Edwards points to extreme valuations in the stock market—most notably, the Shiller P/E ratio standing at 38. This figure underscores a market where investors are paying near-record prices for future corporate earnings, despite US Treasury yields now offering increasingly attractive, risk-free returns. According to Edwards, this growing disconnect between soaring equity valuations and rising bond yields leaves stocks dangerously exposed to a sharp correction. “We’re seeing the ingredients for a classic market top,” he warns.

US Real Estate: Overvaluation Signals Loom
Edwards also sees worrying signs in the US housing market. While price-to-income ratios have eased in countries such as the UK and France since 2022, these metrics in the United States remain stubbornly high. For the analyst, this is not a structural exception, but clear evidence of overvaluation—suggesting a correction is inevitable, even if its timing remains uncertain.
The sustainability of inflated home prices is being tested as mortgage rates remain elevated and affordability for first-time buyers reaches multi-decade lows.

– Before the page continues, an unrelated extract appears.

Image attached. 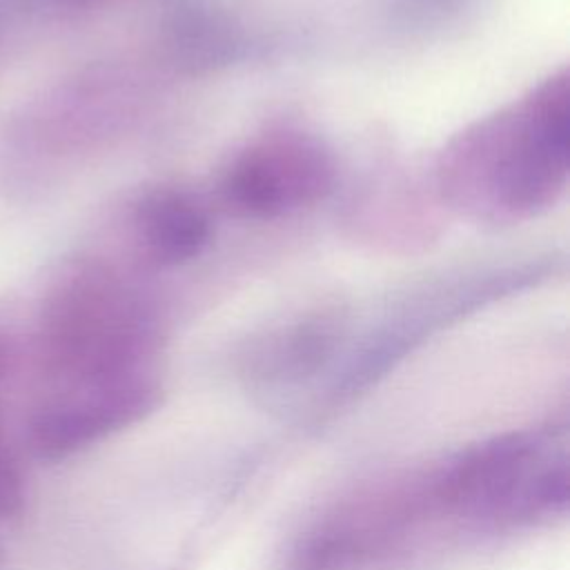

Japan’s Rate Hike: Global Domino?
Edwards highlights one potential external trigger for a correction: recent monetary tightening in Japan. The Bank of Japan’s unexpected rate hike has already sent shockwaves through yen-based carry trades, pressuring global liquidity. Higher Japanese yields could diminish the relative appeal of US assets, presenting a systemic risk for global markets reliant on cross-border capital flows.
Edwards’ reputation for contrarian, yet accurate, macro calls adds weight to his warnings. Notably, he was among the first to warn of a “global financial Armageddon” as early as May 2025. His “Alternative View” series, published by Société Générale, consistently challenges consensus, offering an early-warning system for investors navigating uncertain macro conditions.